The heavier pens in each row are there if you need them. You usually don't, and having so many is overkill, but we don't need the space. I use pen 36 instead of 35 for the cut pen of a site mesh, so the grade line is heavier.

The last pen of each typical row is consistent in color but not in weight. Each n9 pen is 0.2mm thicker than the previous; 19 is 1.0mm, 129 is 2.8mm. See image.

• Pen 1 is black. It has the same weight as pen 15. Pen 2 is an anomaly, we shouldn't use it but we do. It has the weight of pen 13. We use it for structural slabs and decks in plan. In section, these slabs use pens 11 and 15.

• Pens 3 through 9 are used for differentiating things that don't print, and therefore don't need a particular line weight. Especially S/E elements. I organize my sections like this:

Exterior elevations: 9 (purple)
Long sections: 4 (green)
Cross sections 3 (orange)
Interior elevations: 6 (cyan)
Wall sections: 7 (blue)
Sometimes you have to cut a section just to generate a detail; I use pen 5 (dark red) for those.

Pens 6 & 7 are used for dimensions. They have special weights and your dimensions won't look right with other pens.

• Multiples of ten are an odd group. They used to be mostly white, but lately we've found the need for several dedicated pens, and this is where they are.

Pen 10 is the primary guideline pen. It is white in PM.

Pens 20, 40, 60, and 80 are all white in PM. I use 20 for junk sections, and 80 for white masking fills. Use these pens for anything you need to see but not be distracted by, or anything that needs to print white but be visible in Archicad.

Pen 30 is for the marked distant area of a section. It is gray in Archicad, and plots as a fine black line. When using marked distant area, always "Use One Pen" and choose pen 30.

Pen 50 is the dedicated poche pen. It should be the background color of most cut elements in new construction.

Pen 70 is light orange, and is intended for beam centerlines. The default was white, but they were hard to see. It plots white, and the display options turn the beam centerlines off for output anyway.

Pens 90 & 110 are white. They don't have any particular purpose as of yet. Don't use them. When you need a white pen that's white, use pen 91. It will never change.

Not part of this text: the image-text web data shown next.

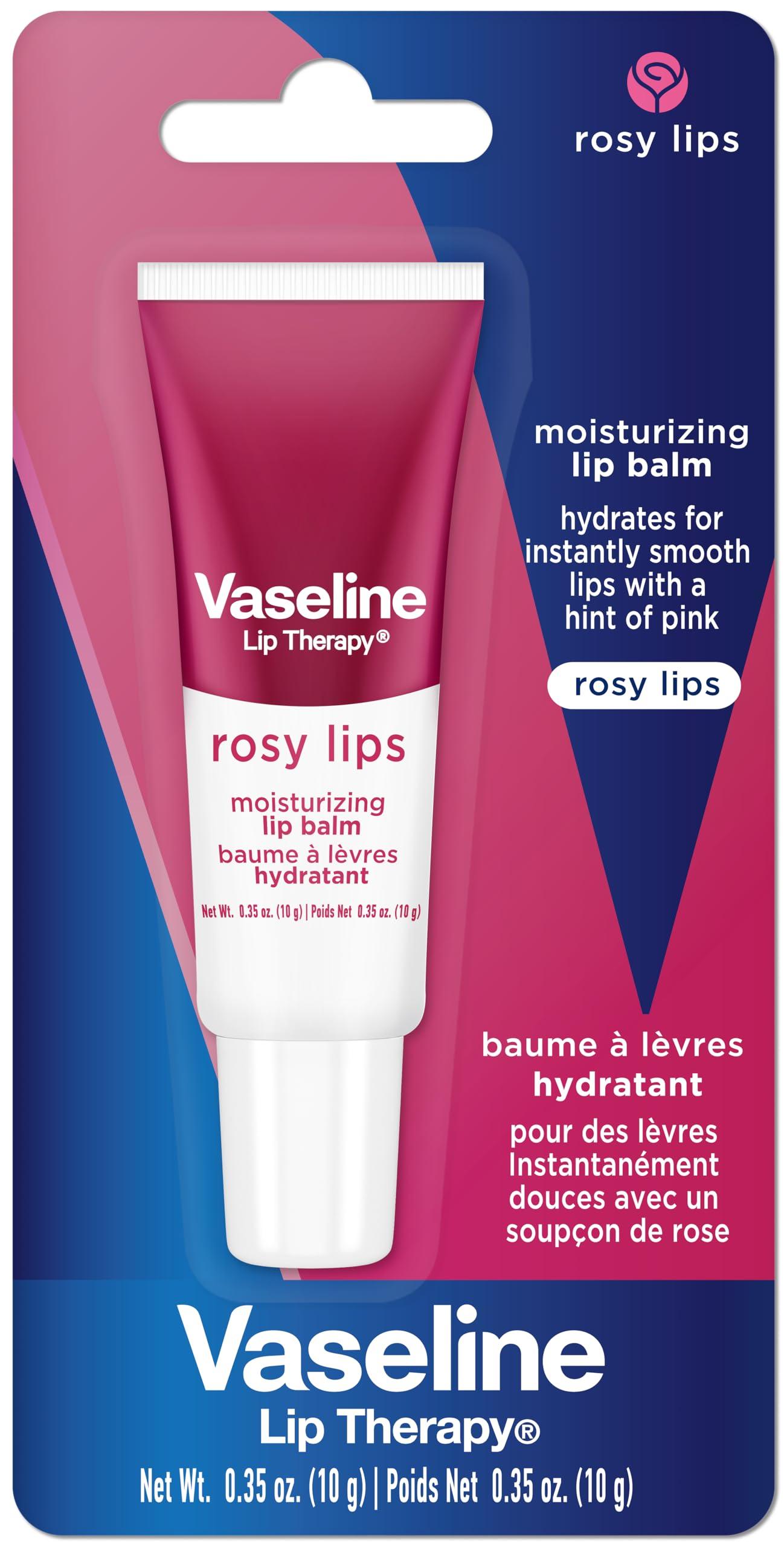 Vaseline Lip Therapy Rosy Lips Moisturizing Lip Balm - Twin Pack (2-Pack) - Image 3
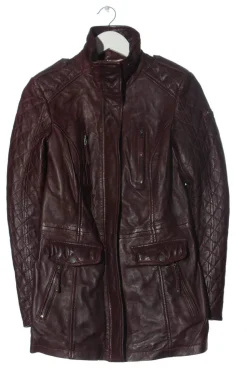 Lederjacke                            Größe                34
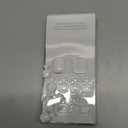 BTArtbox Press on Toenails Short, White Press on Toe Nails Square, Light Weight & Fit Perfectly Glue On Toe nails with Glue, Fake Toenails in 16 Sizes- 32 Toenails Kit, Pure Chic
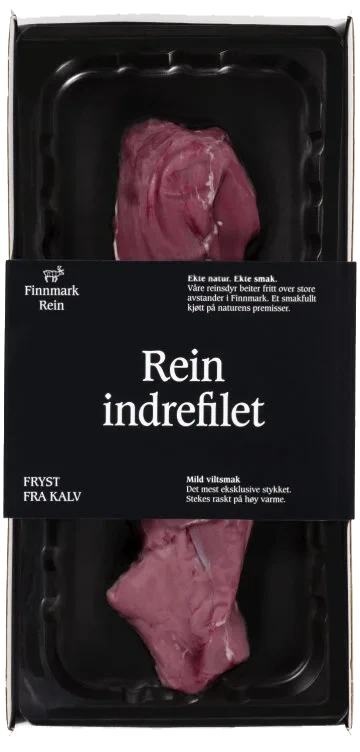 Rein Indrefilet Frys Ca250g Finnmark Rein
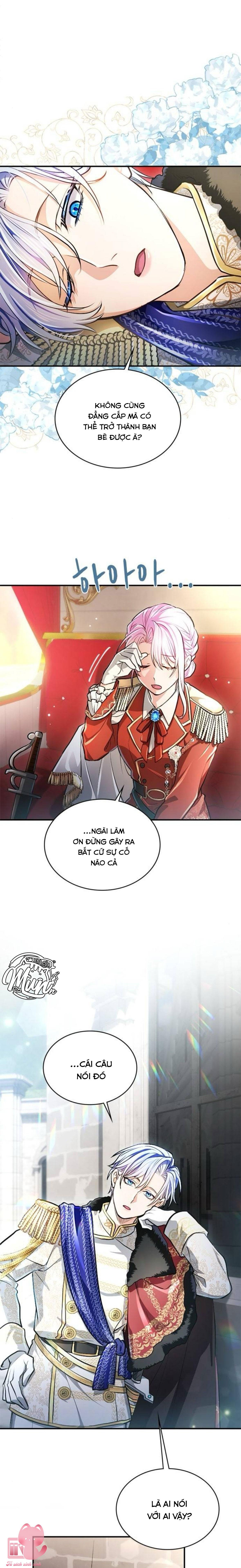 Thưa ngài, Tôi cảm thấy khó chịu Chapter 17 - Trang 4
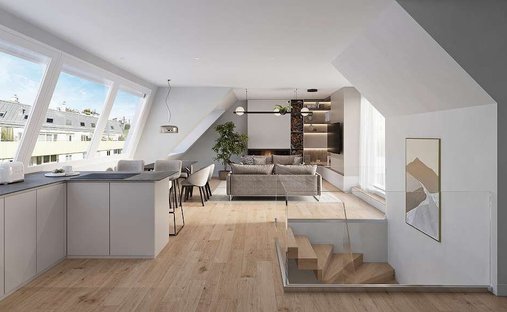 Penthouse in Wien, Wien, Österreich 1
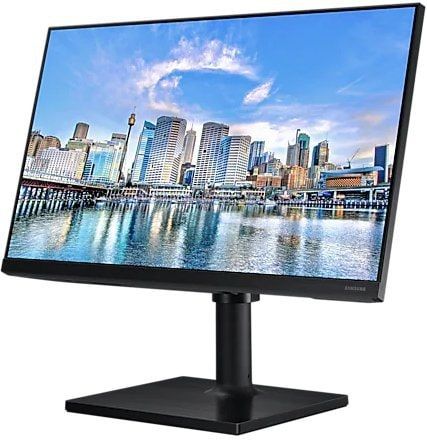 Монитор Samsung F24T450FQI 23.8", черный [lf24t450fqixci]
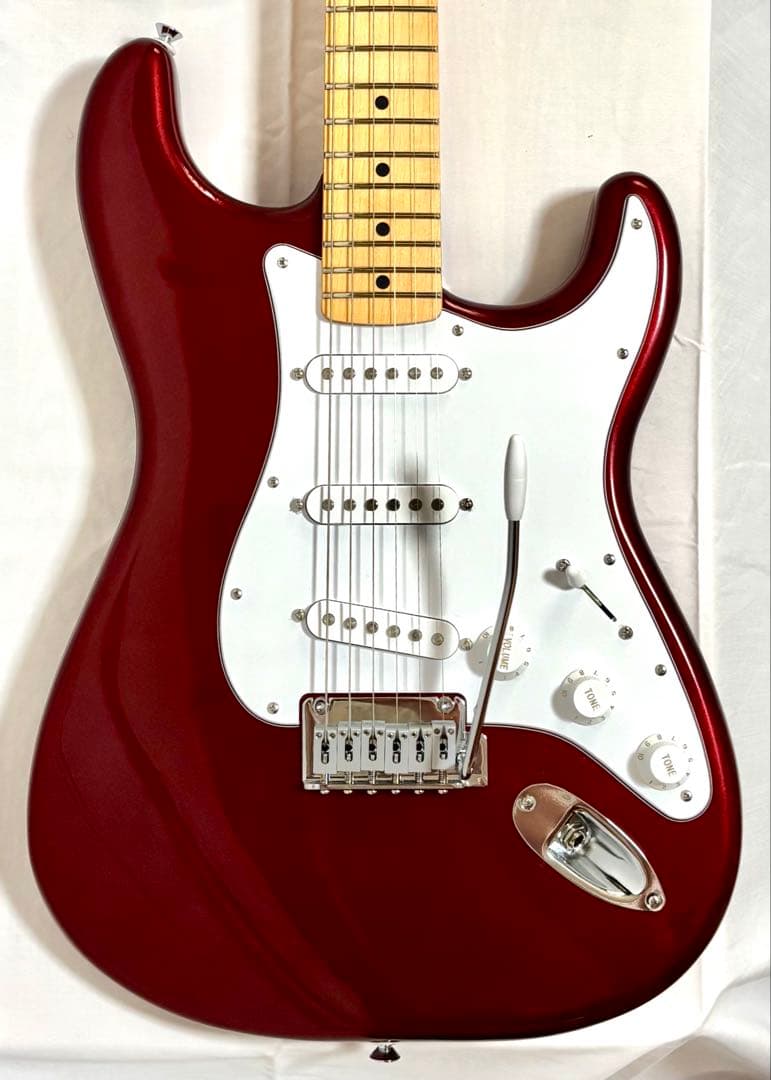 【美品、2024年製】Fender ストラトキャスター Standard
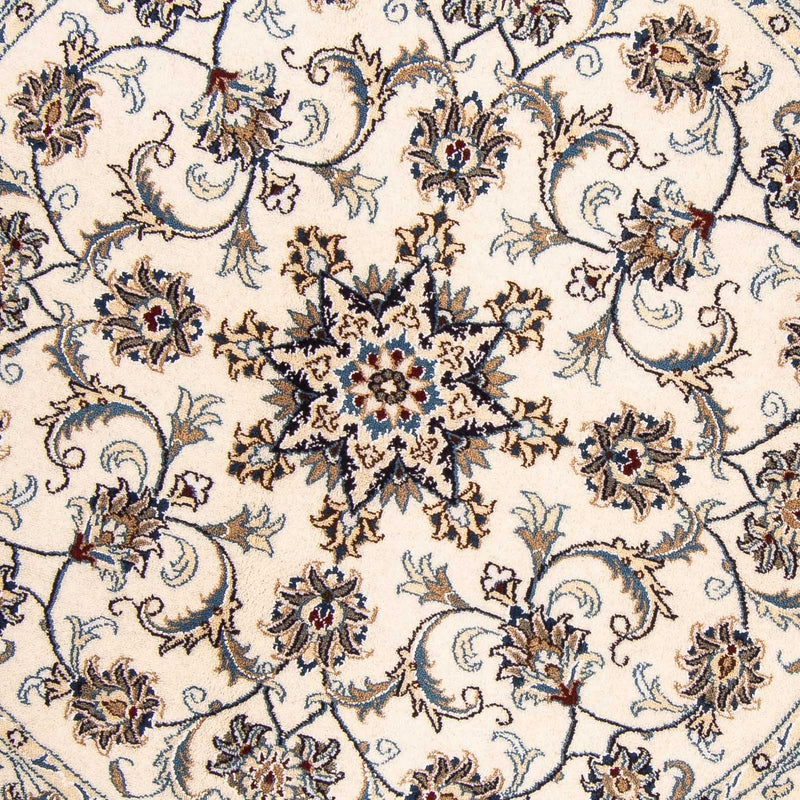 Perserteppich - Nain 150 x 150 cm Teppich Rund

Pens 100, 120, 140, 160, 180 are part of the grayscale pens.

Pen 140 is a thick, white pen for making wall-masking hatches for structure plans. More on this later.

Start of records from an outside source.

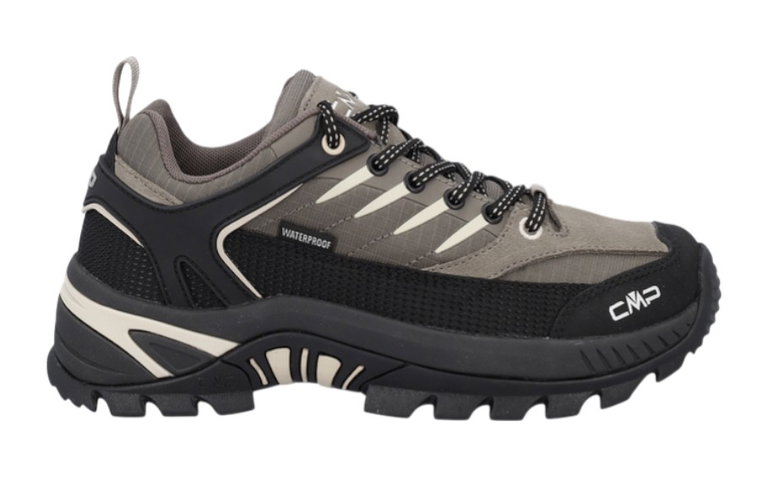 CMP Wanderschuhe Rigel 2.0 Low Trekking WP (wasserdicht) desertbraun/cream Damen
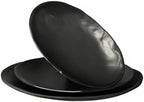Melamine Serving Platters Set of 3, 10", 12" and 14" Oval Serving Trays for Food, Fruits, Snacks, Appetizers and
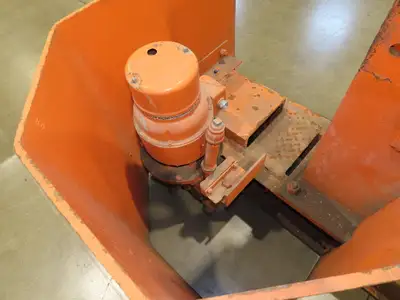 Shepard Niles Motorized Gantry Crane End Truck Drive Floor Track 1Hp 480V 100FPM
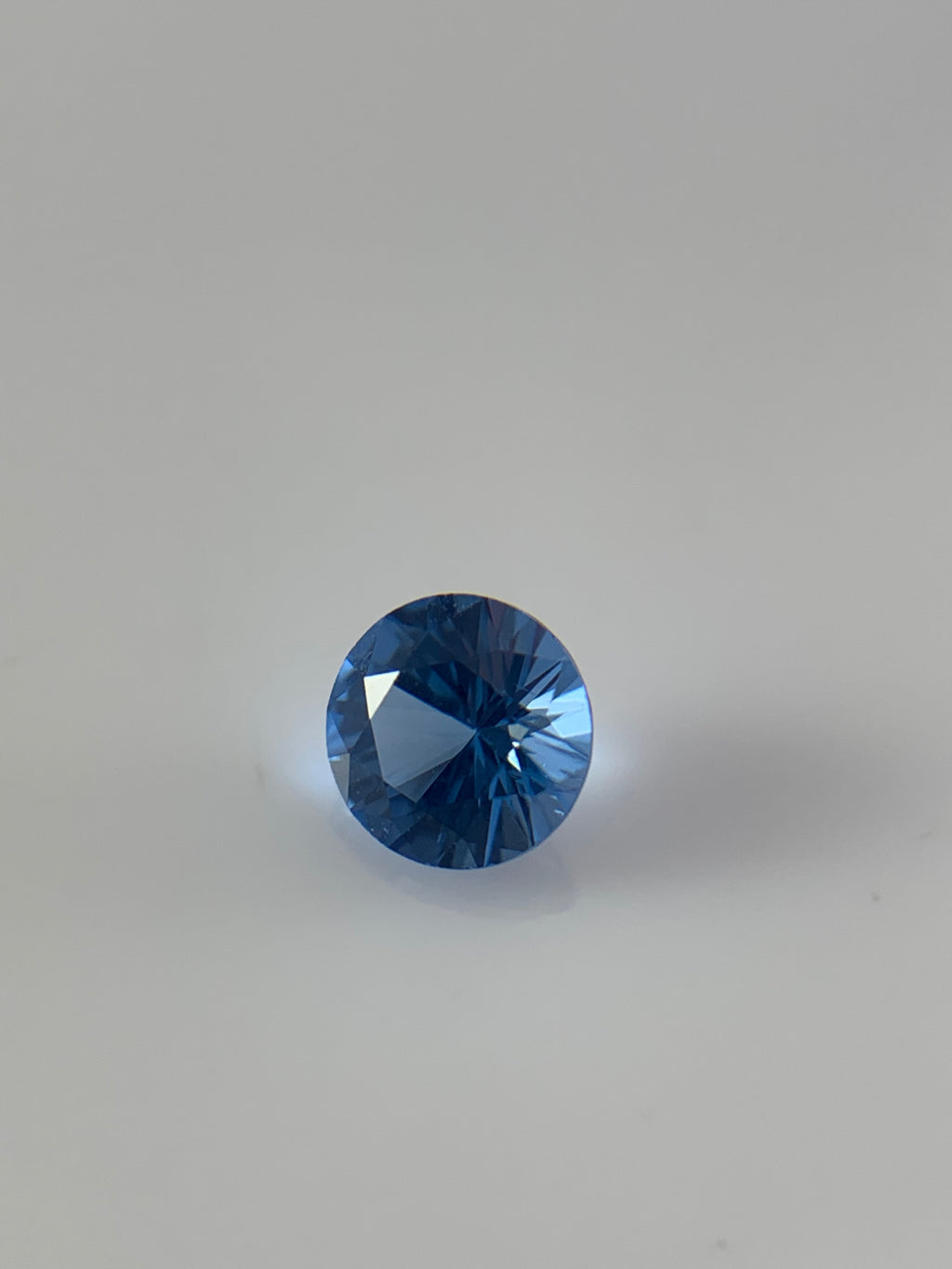 AKWAMARYN cyrkonia 4 mm 1 SZTUKA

Pen 150 is for material (surface) fill patterns. This means cover fills, 2D floor finish fills, and the vectorial pen of materials.

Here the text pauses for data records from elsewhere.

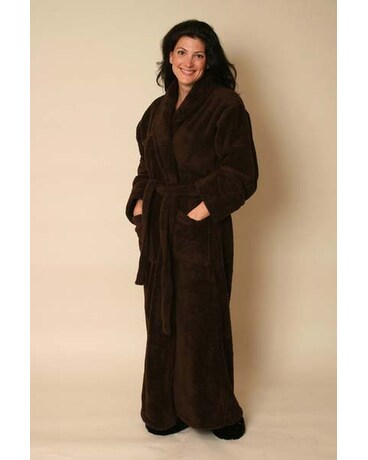 Ultra Spa Robe Chocolate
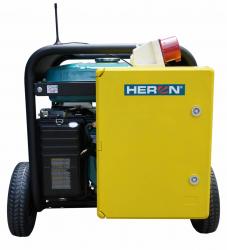 HERON 420 YELLOW, háromfázisú, 6 kVA-es, vészhelyzeti áramfejleszt?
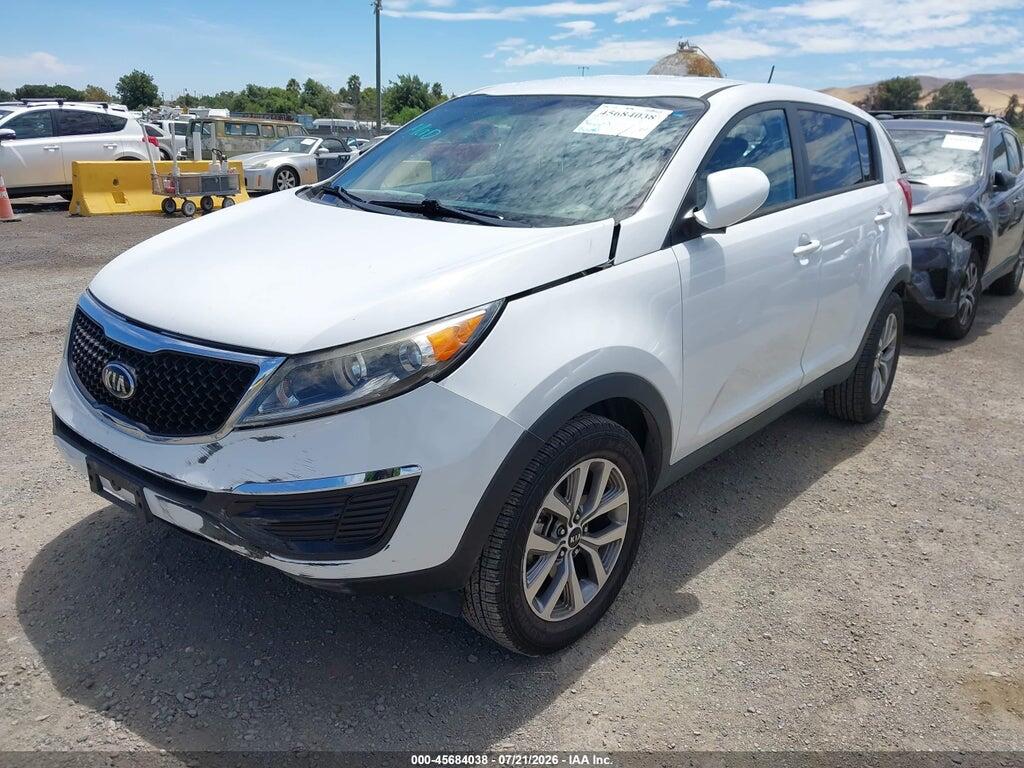 KNDPB3AC0F7691520 2015 KIA SPORTAGE photo no. 2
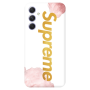 Samsung A55 Abstract 58 Transparent Silicone TPU Θήκη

• Pens 141-149 match the weights of a typical row, but they plot at 50% gray.

• Pens 91-100, 111-120, 131-140, 151-160, 171-180 are the grayscale pens. They plot as they are seen in Archicad.

Again: For white white, use pen 91, and no other. Also, never change the color of pen 91. The whiteness of 91 is deeply embedded in Archicad culture. Most (all?) library parts with white in their symbols use this pen, because it's a given that no one will change its color. Other white pens, you can't be sure. Eg, pen 30 used to be white, now it's not.

• Pens 161-170 & 181-255 are not used. Archicad provides 255 pens for compatibilty with AutoCAD; it's really too many. Pen 255 is black in case you put in a pen number greater than 255 by accident, which gives you pen 255. If this pen were a color, it would print in color, causing your plots to have gray lines.